TASK REQUIREMENTS | In the forum post about open channel boundary conditions, write out the part starting at "HectorRedal · July" and ending at "and bottom walls.", switching "rectangle" to "square".

[[ PROVIDED TEXT, beginning ]]

Boundary conditions in open channel

HectorRedal · July 30, 2017, 12:27

Hi,

I would like to know if the following boundary conditions are well possed:

Domain: rectangle

Left wall: inlet velocity (Vx, 0)
Right wall: dVx/dx = dVy/dx = 0 and P = 0.
Top and bottom walls: dVy/dy = dVx/dy = dP/dy = 0

The point is that if I run the simulation with this boundary conditions, it starts obtaining strange results, flow entering and exiting through the upper and bottom walls.

But if I use the following boundary conditions:
Left wall: inlet velocity, Vx = constant and Vy = 0
Right wall: dVx/dx = dVy/dx = 0 and P = 0.
Top and bottom walls: Symetry wall, Vy = 0 (But letting Vx free)

Every thing goes smoothly (well).

So, I am wondering if the first set of boundary conditions is well posed.

Best regards,
Hector.

[[ PROVIDED TEXT, end ]]
[[ COLLECTED DATA, beginning ]]

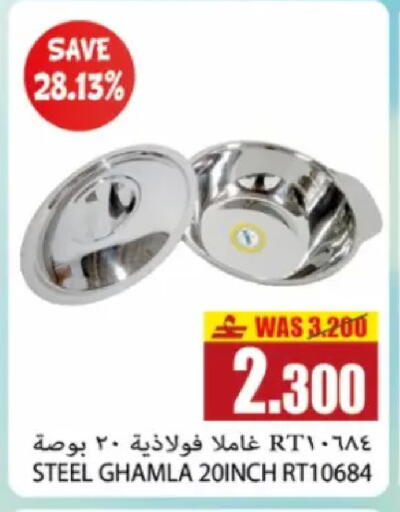 available at Al Baraka Hypermarket in Oman - Sohar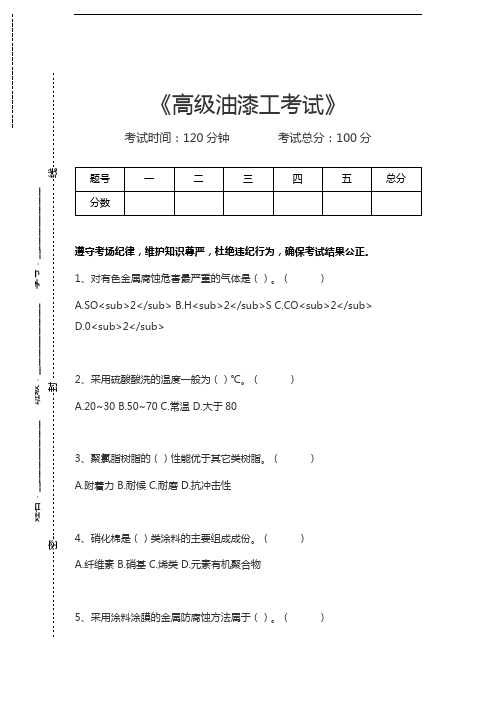 油漆工考试高级油漆工考试考试卷模拟考试题.docx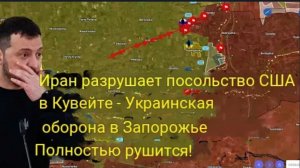 Иран разрушает посольство США в Кувейте — украинская оборона в Запорожье полностью разрушена!
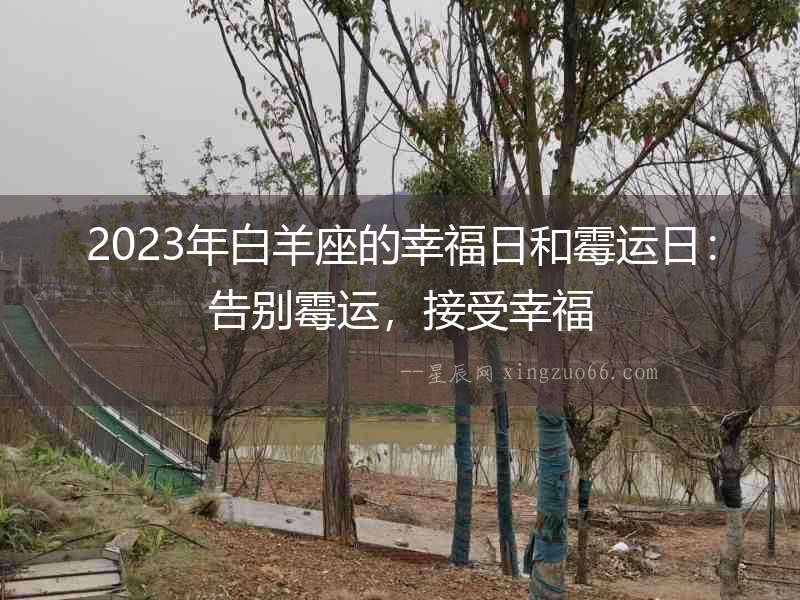 2023年白羊座的幸福日和霉運日：告別霉運，接受幸福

[[ COLLECTED DATA, end ]]

WRITTEN RESPONSE |
HectorRedal · July 30, 2017, 12:27

Hi,

I would like to know if the following boundary conditions are well possed:

Domain: square

Left wall: inlet velocity (Vx, 0)
Right wall: dVx/dx = dVy/dx = 0 and P = 0.
Top and bottom walls: dVy/dy = dVx/dy = dP/dy = 0

The point is that if I run the simulation with this boundary conditions, it starts obtaining strange results, flow entering and exiting through the upper and bottom walls.